Task requirements ->
As soon as the line containing "Vietnam;Lao, site loc_0042, 2017-11-12" appears in the material below, start returning lines exactly, and end with the line containing "Malawi, site N16, 2020-04-08".

┄┄┄┄┄┄

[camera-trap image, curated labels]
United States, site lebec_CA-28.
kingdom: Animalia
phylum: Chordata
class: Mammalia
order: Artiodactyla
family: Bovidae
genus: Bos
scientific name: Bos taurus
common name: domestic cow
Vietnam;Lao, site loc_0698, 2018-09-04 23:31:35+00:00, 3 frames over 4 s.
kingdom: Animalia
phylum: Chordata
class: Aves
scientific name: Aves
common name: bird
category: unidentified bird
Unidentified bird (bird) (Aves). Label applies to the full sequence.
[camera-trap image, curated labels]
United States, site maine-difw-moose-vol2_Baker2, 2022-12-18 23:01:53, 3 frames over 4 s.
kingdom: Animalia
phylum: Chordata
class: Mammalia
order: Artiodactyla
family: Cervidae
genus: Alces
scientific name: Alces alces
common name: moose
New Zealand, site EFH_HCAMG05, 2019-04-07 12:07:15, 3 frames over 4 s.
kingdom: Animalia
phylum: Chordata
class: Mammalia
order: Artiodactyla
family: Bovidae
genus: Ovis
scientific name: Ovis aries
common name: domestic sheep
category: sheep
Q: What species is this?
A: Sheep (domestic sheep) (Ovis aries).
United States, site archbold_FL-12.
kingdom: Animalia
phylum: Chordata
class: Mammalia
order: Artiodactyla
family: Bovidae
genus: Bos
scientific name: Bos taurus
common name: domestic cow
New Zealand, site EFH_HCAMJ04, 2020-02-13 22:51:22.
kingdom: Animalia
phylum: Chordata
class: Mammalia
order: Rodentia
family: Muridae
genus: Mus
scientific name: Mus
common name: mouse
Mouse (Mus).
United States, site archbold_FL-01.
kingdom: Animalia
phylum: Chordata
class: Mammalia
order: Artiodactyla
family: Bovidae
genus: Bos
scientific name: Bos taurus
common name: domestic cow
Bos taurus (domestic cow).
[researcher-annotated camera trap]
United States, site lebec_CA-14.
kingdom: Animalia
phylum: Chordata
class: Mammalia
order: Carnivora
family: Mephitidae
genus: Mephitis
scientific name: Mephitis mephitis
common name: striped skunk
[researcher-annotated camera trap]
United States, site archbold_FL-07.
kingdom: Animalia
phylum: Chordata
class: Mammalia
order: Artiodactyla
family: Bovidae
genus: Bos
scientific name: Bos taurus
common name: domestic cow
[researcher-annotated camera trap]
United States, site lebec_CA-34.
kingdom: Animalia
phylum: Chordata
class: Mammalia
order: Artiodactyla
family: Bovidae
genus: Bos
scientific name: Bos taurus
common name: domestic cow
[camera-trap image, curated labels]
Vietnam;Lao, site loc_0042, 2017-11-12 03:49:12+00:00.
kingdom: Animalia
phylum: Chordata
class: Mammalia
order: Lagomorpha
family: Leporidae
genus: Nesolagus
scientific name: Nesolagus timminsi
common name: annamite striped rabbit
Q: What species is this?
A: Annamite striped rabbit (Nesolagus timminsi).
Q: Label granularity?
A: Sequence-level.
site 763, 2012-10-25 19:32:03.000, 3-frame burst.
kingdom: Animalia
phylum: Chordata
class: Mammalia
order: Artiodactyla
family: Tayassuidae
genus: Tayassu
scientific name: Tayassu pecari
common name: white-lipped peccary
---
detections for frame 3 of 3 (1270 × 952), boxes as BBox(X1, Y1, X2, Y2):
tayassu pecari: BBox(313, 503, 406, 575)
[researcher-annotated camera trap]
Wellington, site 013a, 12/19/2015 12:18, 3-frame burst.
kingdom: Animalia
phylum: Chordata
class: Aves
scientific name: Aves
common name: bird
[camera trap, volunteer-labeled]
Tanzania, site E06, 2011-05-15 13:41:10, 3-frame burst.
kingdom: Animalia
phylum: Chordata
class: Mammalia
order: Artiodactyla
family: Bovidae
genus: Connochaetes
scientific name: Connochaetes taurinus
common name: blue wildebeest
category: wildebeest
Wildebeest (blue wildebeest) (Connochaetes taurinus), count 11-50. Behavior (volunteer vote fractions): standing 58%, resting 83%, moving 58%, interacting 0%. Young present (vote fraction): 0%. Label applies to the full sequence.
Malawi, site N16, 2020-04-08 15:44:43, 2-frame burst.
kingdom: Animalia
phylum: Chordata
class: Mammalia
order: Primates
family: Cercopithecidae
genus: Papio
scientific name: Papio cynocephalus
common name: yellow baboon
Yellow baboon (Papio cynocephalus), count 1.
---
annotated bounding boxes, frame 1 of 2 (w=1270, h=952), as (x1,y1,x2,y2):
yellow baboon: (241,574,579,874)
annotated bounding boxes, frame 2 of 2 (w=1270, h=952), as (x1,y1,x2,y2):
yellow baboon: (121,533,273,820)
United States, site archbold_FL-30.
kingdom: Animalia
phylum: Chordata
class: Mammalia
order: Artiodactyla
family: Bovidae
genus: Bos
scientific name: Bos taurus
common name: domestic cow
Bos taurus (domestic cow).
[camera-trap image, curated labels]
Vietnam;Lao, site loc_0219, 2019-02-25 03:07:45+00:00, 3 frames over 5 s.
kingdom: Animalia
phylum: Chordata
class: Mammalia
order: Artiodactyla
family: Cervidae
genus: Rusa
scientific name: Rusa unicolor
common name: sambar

┄┄┄┄┄┄

Exercise output ->
Vietnam;Lao, site loc_0042, 2017-11-12 03:49:12+00:00.
kingdom: Animalia
phylum: Chordata
class: Mammalia
order: Lagomorpha
family: Leporidae
genus: Nesolagus
scientific name: Nesolagus timminsi
common name: annamite striped rabbit
Q: What species is this?
A: Annamite striped rabbit (Nesolagus timminsi).
Q: Label granularity?
A: Sequence-level.
site 763, 2012-10-25 19:32:03.000, 3-frame burst.
kingdom: Animalia
phylum: Chordata
class: Mammalia
order: Artiodactyla
family: Tayassuidae
genus: Tayassu
scientific name: Tayassu pecari
common name: white-lipped peccary
---
detections for frame 3 of 3 (1270 × 952), boxes as BBox(X1, Y1, X2, Y2):
tayassu pecari: BBox(313, 503, 406, 575)
[researcher-annotated camera trap]
Wellington, site 013a, 12/19/2015 12:18, 3-frame burst.
kingdom: Animalia
phylum: Chordata
class: Aves
scientific name: Aves
common name: bird
[camera trap, volunteer-labeled]
Tanzania, site E06, 2011-05-15 13:41:10, 3-frame burst.
kingdom: Animalia
phylum: Chordata
class: Mammalia
order: Artiodactyla
family: Bovidae
genus: Connochaetes
scientific name: Connochaetes taurinus
common name: blue wildebeest
category: wildebeest
Wildebeest (blue wildebeest) (Connochaetes taurinus), count 11-50. Behavior (volunteer vote fractions): standing 58%, resting 83%, moving 58%, interacting 0%. Young present (vote fraction): 0%. Label applies to the full sequence.
Malawi, site N16, 2020-04-08 15:44:43, 2-frame burst.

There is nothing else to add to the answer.